* [Written tasks]
(a) According to the passage on practical implications and limitations, which capability is not yet supported for uniform Cartesian grids?
(b) Please copy, word for word, the stretch of the passage on practical implications and limitations from "Limitations & Future" through "to be integrated.".

* [Article]
## Begin
Practical Implications

  • Accelerated design cycles for aerospace, automotive, and bio‑inspired engineering where FSI is a bottleneck (e.g., wing morphing, propeller‑blade interaction).
  • Enabling real‑time or near‑real‑time analysis for virtual testing platforms, thanks to the order‑of‑magnitude speedup.
  • Cost‑effective high‑resolution CFD: Organizations can achieve billion‑cell simulations on a modest GPU cluster rather than a massive CPU farm, reducing both capital and energy expenditures.
  • Framework extensibility: Because the core is built on ViCar3D and uses standard GPU programming models, developers can integrate additional physics (heat transfer, multiphase flow) or couple with machine‑learning surrogates without rewriting the whole solver.
  • Educational value: The open‑source‑friendly approach (OpenACC + CUDA) offers a practical template for research groups looking to modernize legacy CFD codes for GPU architectures.

Limitations & Future Work

  • Memory footprint: Uniform Cartesian grids can become memory‑hungry for very high‑resolution simulations; adaptive mesh refinement is not yet supported.
  • Communication bottlenecks: At extreme node counts, NCCL overhead starts to dominate; further algorithmic redesign (e.g., communication‑avoiding solvers) could push scaling further.
  • Complex material models: The current implementation focuses on rigid or simple elastic bodies; richer structural dynamics (nonlinear hyperelasticity, fluid‑structure coupling with large deformations) remain to be integrated.
## End
* [Provided data]
## Begin
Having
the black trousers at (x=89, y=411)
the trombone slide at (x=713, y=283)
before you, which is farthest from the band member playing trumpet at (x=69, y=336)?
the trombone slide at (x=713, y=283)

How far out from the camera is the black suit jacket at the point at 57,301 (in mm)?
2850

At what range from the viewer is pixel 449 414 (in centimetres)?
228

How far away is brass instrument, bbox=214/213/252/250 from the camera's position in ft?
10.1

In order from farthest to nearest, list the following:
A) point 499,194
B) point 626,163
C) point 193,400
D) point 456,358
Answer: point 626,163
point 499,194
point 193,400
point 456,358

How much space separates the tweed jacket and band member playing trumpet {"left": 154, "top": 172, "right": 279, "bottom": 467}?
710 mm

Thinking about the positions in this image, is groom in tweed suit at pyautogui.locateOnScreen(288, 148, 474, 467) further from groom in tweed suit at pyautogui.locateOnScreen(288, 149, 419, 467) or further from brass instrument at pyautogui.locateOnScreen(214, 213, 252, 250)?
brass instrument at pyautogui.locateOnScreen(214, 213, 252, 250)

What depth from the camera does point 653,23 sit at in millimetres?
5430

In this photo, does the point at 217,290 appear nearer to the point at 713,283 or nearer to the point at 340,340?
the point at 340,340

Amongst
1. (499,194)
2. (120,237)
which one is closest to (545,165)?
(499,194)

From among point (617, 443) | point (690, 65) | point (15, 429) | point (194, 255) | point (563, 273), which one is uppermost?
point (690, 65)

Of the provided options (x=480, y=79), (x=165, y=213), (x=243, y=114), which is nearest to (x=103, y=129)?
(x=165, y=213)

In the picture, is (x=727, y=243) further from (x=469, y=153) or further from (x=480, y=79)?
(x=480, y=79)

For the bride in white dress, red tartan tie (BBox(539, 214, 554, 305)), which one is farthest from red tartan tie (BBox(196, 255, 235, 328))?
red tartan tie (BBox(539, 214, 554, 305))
## End
* [Solution list]
(a) Adaptive mesh refinement.

(b)
Limitations & Future Work

  • Memory footprint: Uniform Cartesian grids can become memory‑hungry for very high‑resolution simulations; adaptive mesh refinement is not yet supported.
  • Communication bottlenecks: At extreme node counts, NCCL overhead starts to dominate; further algorithmic redesign (e.g., communication‑avoiding solvers) could push scaling further.
  • Complex material models: The current implementation focuses on rigid or simple elastic bodies; richer structural dynamics (nonlinear hyperelasticity, fluid‑structure coupling with large deformations) remain to be integrated.